And that has prompted me to indulge in a bit of reminiscing about this whole drill.
Co-author David Brooks and I "met" on BHO, probably about 2012 or so, and he proved himself a willing and capable critical editor upon whom I came to depend for a frank and careful scrutinization of article-length manuscripts and book projects old-time musicians before those writings went to press.
When I finished the manuscript on Jim Scancarelli in 2021, I asked David for his view who I might look at next as the subject for a writing project.
I had tried to confine my writing work to musicians who could not or would not write about their creative trajectories themselves. Dwight Diller did not have the focus or inclination to do a book on his life as an old-time musician. Tommy Thompson was long gone, and friends and fellow musicians who knew, and played music with Tommy, who had their own interest in writing about him never mobilized in a way that would have enabled them to tackle the challenge. Jim Scancarelli should have been able to cobble together a story of his life in music - and cartooning - but he did not sense that his story would have much to offer of interest beyond his occasional interviews and articles. And the North Carolinian bluegrass fiddler Tommy Malboeuf was a basically forgotten name - except among devoted fiddlers who harked back to Union Grove in the sixties, and remembered his robust, unique fiddling efforts.

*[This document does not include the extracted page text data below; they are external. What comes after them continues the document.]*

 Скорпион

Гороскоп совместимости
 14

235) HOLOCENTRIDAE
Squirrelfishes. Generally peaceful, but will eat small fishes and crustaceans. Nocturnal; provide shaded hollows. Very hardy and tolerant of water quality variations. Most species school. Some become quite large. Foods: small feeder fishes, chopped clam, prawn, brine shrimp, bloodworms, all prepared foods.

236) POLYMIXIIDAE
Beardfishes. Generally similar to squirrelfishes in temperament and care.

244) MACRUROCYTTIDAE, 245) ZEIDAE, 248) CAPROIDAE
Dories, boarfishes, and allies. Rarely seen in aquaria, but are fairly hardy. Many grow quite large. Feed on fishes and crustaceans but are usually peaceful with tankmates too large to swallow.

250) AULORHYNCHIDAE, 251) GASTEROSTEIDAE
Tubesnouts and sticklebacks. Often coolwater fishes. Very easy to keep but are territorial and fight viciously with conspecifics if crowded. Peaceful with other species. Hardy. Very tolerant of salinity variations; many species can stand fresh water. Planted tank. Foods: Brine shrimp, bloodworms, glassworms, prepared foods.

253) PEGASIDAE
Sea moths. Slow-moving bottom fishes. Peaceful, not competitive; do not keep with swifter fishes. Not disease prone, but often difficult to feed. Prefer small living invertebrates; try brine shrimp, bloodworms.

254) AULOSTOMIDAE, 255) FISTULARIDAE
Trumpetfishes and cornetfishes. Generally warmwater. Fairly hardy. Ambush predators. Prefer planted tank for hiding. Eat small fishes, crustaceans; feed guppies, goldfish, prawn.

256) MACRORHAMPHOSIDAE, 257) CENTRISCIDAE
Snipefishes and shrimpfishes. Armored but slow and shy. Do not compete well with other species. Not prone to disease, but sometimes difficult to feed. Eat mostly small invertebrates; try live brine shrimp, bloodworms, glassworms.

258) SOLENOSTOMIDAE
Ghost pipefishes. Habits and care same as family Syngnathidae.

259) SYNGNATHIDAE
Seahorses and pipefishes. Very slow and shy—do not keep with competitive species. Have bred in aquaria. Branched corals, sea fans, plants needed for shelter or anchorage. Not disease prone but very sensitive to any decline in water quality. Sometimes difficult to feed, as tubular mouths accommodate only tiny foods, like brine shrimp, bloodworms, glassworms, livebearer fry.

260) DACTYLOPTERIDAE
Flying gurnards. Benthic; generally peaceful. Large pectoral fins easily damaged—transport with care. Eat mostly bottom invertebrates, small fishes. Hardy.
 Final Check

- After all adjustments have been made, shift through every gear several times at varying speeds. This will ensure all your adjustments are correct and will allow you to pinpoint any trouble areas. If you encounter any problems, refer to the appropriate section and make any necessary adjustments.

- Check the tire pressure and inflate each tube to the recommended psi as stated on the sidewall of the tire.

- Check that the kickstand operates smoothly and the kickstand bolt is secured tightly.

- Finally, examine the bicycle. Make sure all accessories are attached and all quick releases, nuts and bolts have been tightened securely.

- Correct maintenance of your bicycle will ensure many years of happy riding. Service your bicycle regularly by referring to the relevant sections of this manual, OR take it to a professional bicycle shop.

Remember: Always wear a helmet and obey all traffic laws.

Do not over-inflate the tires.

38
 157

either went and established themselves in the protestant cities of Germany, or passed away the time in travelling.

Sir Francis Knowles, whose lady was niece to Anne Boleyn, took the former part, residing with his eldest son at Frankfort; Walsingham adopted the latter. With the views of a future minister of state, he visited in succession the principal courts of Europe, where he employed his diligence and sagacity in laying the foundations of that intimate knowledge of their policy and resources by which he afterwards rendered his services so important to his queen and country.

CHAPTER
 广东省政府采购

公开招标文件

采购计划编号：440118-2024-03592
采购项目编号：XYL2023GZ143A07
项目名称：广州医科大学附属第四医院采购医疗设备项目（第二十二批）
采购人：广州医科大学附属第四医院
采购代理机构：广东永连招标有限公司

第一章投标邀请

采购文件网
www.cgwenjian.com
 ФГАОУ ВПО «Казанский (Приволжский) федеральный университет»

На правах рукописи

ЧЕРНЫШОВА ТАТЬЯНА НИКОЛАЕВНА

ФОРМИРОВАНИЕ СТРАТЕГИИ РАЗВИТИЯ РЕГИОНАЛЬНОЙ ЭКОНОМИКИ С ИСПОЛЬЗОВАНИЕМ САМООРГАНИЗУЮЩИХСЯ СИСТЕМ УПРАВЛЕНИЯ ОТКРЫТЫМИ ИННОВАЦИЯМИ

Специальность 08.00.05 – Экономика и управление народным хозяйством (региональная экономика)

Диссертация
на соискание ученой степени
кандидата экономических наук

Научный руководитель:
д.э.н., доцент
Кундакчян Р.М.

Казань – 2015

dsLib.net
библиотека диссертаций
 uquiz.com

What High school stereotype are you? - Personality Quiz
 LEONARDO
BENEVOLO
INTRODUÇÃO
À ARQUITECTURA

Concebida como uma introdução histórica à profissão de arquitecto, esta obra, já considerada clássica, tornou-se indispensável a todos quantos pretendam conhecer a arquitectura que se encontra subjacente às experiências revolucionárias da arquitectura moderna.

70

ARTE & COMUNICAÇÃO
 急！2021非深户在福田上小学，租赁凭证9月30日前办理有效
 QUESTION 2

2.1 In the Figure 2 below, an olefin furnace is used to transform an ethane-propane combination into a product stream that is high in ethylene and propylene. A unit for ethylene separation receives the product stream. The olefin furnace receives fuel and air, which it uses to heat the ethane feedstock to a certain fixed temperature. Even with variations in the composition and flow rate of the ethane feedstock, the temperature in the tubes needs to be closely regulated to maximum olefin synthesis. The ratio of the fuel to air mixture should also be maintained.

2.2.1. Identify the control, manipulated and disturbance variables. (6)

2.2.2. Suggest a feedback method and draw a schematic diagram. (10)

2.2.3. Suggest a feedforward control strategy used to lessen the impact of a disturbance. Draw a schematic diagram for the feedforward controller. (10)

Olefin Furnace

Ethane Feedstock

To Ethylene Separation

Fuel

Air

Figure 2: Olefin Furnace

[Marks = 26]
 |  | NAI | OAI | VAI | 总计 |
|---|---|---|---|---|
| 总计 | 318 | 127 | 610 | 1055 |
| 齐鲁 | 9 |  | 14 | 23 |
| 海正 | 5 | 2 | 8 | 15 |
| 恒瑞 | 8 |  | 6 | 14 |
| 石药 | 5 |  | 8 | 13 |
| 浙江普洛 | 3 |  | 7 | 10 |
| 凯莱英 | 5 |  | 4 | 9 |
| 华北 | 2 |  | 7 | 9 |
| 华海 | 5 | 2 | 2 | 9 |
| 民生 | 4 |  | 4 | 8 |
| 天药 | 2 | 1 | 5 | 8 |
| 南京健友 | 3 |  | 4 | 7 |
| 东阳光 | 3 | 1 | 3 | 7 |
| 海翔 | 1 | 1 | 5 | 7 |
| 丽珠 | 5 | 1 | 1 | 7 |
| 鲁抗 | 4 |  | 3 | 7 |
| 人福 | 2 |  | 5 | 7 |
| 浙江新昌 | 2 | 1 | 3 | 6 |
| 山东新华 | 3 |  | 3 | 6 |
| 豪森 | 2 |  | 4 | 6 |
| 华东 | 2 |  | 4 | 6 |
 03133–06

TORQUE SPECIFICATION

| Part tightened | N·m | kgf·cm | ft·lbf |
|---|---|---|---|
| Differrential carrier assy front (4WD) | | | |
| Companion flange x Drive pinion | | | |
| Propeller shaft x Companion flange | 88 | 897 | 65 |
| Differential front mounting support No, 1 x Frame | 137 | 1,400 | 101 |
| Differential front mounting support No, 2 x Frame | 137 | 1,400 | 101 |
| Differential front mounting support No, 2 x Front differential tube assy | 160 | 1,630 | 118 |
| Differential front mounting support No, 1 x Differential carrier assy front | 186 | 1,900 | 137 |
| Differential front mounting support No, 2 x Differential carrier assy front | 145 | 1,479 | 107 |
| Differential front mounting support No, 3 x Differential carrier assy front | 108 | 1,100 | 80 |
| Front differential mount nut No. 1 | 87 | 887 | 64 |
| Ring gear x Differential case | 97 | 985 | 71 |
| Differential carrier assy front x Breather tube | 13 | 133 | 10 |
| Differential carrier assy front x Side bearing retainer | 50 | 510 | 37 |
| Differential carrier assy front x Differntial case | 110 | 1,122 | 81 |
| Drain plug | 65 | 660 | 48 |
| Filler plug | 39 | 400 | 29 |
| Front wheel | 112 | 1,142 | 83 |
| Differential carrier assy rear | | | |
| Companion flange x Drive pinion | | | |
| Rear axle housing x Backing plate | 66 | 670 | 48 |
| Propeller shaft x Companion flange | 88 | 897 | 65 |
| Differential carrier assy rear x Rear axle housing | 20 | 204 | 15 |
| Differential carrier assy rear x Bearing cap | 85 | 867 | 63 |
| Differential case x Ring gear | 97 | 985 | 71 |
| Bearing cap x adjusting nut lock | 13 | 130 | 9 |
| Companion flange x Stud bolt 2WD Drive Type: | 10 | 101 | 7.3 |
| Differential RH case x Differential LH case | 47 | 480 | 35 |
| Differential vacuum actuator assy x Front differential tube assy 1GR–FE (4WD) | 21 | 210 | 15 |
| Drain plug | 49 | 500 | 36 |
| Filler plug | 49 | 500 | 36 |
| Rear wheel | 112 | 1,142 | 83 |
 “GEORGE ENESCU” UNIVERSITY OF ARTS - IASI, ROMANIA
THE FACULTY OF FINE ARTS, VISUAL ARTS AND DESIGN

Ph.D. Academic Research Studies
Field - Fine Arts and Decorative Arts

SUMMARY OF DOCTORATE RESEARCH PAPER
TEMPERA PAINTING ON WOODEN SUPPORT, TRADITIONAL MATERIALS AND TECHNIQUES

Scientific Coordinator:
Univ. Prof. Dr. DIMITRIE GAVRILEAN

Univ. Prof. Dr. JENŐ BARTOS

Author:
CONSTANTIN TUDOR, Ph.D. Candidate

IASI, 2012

David Brooks brought up Dan Levenson's name. I suggested that Dan had the capacity to write his own story, but I seized on two aspects of the potential project as attractive enough to make me say "yes."
The first was Dan's offer to place about 8 or so feet of his personal archives in my hands for as long as necessary. I must confess that a good archival challenge intrigued me.
The second was my suggestion that I'd work a book project on Dan Levenson if David Brooks would sign on as a co-author. I'd never really paired with a co-author on a writing project - except for one or two articles on Cambodia and Burma years ago that were more projects in which the labor was divided evenly, and the authors brought their separate products together to make an article. Not quite the same vision of "co-authorship" that struck me as a potentially interesting challenge.
I had probably started the process of conscripting David Brooks as a co-author sometime in 2021. He’s a good friend - via Banjo Hangout and email and occasional ZOOM chats. - and a good editor, a real musician with a performing and recording capability (and at least one CD to his name) and a former student of Dan Levenson’s, so joining forces with David on such a writing venture made sense to me.
I'm sure that when David Brooks and I have a final product in hand, David will change his email address, go to an unlisted phone number, and do anything else that might possibly prevent him from having to deal with me again. I've suggested that he wait at least a year after the book appears before he writes his own "tell-all" story of signing up to be a co-author with me, but I now have the suspicion that he already has his own confessional book on our collaboration in a first draft already.
Anyway, that’s my story and I’m sticking to it.